#### [Document segment]
::::

On March 11, 2011, a tsunami surge pressed into the Berkeley Marina, causing $158,000 of damage to docks and boats.
Above: The state’s new tsunami hazard map tells you if you’re in the danger zone. Yellow shading shows the hazard zone.
Learn more about what to do before, during, and after a tsunami in Alameda County.
“Tsunamis generally impact the Pacific Coast of California, and reports of tsunamis entering the San Francisco Bay are rare,” according to the report. “Tsunamis, or seiches as they are called when they occur within an enclosed body of water, can also be generated within the Bay by the Hayward fault. The 1868 Earthquake on the Hayward fault is reported to have created a seiche within the Bay. It is unknown whether the seiche impacted the City of Berkeley.”
Because they are so rare, it’s hard to predict how much damage a tsunami might cause in Berkeley, the city wrote. But it can be significant, as 2011 showed.
“Buildings affected by tsunamis can be damaged by either the inflow or outflow of water. Tsunami damage to coastal infrastructure can release complex debris, crude oil, various fuel types, and other petroleum products, cargo, and other pollutants into nearby coastal marine environments and onshore in the inundation zone. Fires often occur within the inundation zone. Tsunamis also damage roads through erosion,” according to the report.

::::

#### [Information supplied]
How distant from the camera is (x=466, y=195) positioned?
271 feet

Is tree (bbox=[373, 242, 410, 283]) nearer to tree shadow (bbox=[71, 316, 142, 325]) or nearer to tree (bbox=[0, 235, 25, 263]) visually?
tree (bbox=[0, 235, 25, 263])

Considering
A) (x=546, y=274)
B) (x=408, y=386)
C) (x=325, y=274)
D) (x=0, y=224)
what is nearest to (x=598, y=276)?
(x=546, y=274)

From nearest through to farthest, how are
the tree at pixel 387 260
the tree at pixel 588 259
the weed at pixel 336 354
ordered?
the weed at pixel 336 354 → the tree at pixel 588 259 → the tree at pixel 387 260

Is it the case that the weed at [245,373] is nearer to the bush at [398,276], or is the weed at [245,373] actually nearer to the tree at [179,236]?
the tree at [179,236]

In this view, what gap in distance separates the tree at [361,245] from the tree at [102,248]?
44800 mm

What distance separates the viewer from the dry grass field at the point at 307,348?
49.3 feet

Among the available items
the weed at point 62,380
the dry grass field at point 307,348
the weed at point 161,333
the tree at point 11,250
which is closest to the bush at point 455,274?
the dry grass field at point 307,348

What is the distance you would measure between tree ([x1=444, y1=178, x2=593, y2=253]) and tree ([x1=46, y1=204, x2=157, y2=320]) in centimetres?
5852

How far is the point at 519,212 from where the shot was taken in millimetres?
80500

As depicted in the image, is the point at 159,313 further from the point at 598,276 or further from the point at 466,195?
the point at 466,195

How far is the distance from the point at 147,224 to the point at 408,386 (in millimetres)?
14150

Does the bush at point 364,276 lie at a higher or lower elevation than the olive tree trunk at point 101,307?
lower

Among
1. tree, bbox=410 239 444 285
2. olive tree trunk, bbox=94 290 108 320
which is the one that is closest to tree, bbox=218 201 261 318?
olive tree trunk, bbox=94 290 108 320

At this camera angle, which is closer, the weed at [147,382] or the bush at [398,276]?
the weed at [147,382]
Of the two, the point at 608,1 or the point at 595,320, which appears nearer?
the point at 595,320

::::

#### [What to do]
Transcribe the part of the Berkeley tsunami report that starts with "Learn more about" and goes on through "as 2011 showed.". The items are not required for this work.

#### [Result for this task]
Learn more about what to do before, during, and after a tsunami in Alameda County.
“Tsunamis generally impact the Pacific Coast of California, and reports of tsunamis entering the San Francisco Bay are rare,” according to the report. “Tsunamis, or seiches as they are called when they occur within an enclosed body of water, can also be generated within the Bay by the Hayward fault. The 1868 Earthquake on the Hayward fault is reported to have created a seiche within the Bay. It is unknown whether the seiche impacted the City of Berkeley.”
Because they are so rare, it’s hard to predict how much damage a tsunami might cause in Berkeley, the city wrote. But it can be significant, as 2011 showed.